Именно этим летом, в свои неполные 20 лет, я впервые влюбилась, и влюбилась я, по судьбоносным обстоятельствам, в девушку по имени Саммер.
Мы не были кем-то вроде сорвавшихся с цепи подростков, наши отношения были размеренными, спокойными, со своими взлетами и падениями. Не такие идеальные, как обычно описывают в книгах, однако нам не нужна была никакая идеальность. Мы просто были влюблены и наслаждались временем, что могли провести вместе, а разве что-то ещё нужно?
Саммер
Лето никогда не было моим любимым временем года, хоть все и пытались убедить меня в обратном. Мол, ты же Саммер, ты должна любить лето, как ты можешь его не любить? А я могла. Однако могла я только до этого лета. До своей первой влюбленности.

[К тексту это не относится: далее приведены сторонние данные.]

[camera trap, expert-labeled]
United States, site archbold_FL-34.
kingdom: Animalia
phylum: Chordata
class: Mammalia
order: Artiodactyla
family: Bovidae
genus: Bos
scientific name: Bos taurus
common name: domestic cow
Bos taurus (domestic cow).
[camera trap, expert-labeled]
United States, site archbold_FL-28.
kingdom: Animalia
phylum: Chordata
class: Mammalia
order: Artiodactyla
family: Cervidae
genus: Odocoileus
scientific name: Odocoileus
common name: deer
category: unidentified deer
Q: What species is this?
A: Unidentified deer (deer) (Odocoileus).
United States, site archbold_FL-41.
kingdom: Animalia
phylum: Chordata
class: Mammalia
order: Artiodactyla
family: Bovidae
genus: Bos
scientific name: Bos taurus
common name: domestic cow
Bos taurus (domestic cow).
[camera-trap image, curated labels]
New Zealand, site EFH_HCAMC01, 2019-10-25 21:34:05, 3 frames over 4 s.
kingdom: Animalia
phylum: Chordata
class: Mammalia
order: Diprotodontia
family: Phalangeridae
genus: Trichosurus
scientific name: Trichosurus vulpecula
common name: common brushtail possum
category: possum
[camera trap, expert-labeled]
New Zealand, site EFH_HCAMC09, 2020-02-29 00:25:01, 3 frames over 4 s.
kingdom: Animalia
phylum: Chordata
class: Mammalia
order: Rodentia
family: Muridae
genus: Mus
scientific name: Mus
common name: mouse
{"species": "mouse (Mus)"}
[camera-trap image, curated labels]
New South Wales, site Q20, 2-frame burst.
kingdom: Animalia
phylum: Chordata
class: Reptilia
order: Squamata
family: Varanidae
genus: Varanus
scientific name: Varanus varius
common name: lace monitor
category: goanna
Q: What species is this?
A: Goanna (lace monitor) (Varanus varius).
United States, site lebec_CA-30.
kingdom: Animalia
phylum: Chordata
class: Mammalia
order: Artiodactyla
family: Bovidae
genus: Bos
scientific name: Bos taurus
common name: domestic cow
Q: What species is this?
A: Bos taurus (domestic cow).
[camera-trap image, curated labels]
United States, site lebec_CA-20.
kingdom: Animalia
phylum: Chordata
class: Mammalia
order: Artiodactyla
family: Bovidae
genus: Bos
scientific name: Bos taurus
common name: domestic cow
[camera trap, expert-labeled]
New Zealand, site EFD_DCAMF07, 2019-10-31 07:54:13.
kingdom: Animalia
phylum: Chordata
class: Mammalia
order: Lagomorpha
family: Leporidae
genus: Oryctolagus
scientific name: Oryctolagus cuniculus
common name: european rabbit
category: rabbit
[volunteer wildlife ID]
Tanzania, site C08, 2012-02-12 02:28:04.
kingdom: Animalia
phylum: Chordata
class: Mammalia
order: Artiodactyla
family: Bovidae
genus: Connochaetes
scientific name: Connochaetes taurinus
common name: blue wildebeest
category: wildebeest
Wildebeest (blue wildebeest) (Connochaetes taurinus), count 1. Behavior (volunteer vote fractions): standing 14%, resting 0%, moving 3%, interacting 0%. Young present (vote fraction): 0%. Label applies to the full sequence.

Не сказала бы, что я когда-либо преуспевала во флирте, однако многие убеждали меня, что я обладаю природной харизмой, что значительно упрощало мою задачу. Я даже не помню, откуда во мне было столько решительности вдруг взять и начать флиртовать с незнакомкой, однако я жалела об этом ровно секунду. То единственное мгновение, что отделяло меня от её ответной улыбки. Прокручивая этот момент в своей памяти несколькими месяцами позже, я озаглавила его «День, когда я полюбила лето».
Наша влюбленность не была похожа на мимолетный роман, да и никогда таковой не была, хотя многие толковали «Брось её и найди себе парня». Но я так ни разу и не поняла, чем моя Мари была хуже какого-либо парня. Даже не так. Чем может любой другой человек, пусть даже и парень, быть лучше моей Мари, человека, в которого я влюблена?
Мы частенько представляли себя героями книги «Виноваты звезды», которую обе равноценно обожали, естественно, меняя конец книги на хэппи-энд и оканчивая наш спектакль словами «И жили они долго и счастливо», а затем долго-долго смеялись с этого. Было интересно просто взять, и доказать всем тем, кто не верил в искренность наших отношений, что наше «Ладно» будет вечным.
Мари
Первый месяц лета мы провели вместе, расставаясь лишь на пару часов, чтобы поспать, и вновь пойти куда-то исследовать город, ходить по заброшенным зданиям или просто любоваться закатом на крыше многоэтажки. Мы не слишком много говорили, однако нам это и не требовалось. Это молчание никогда не напрягало, оно было приятным, расслабляющим. И лишь слово «Ладно» иногда доносилось в ночной тишине, будто подтверждение того, что мы верим в счастливый конец.
… Но хэппи-эндов не существует. Всё не может быть идеально хорошо, как бы ты не старался. Всегда будет что-то, что сломает идиллию.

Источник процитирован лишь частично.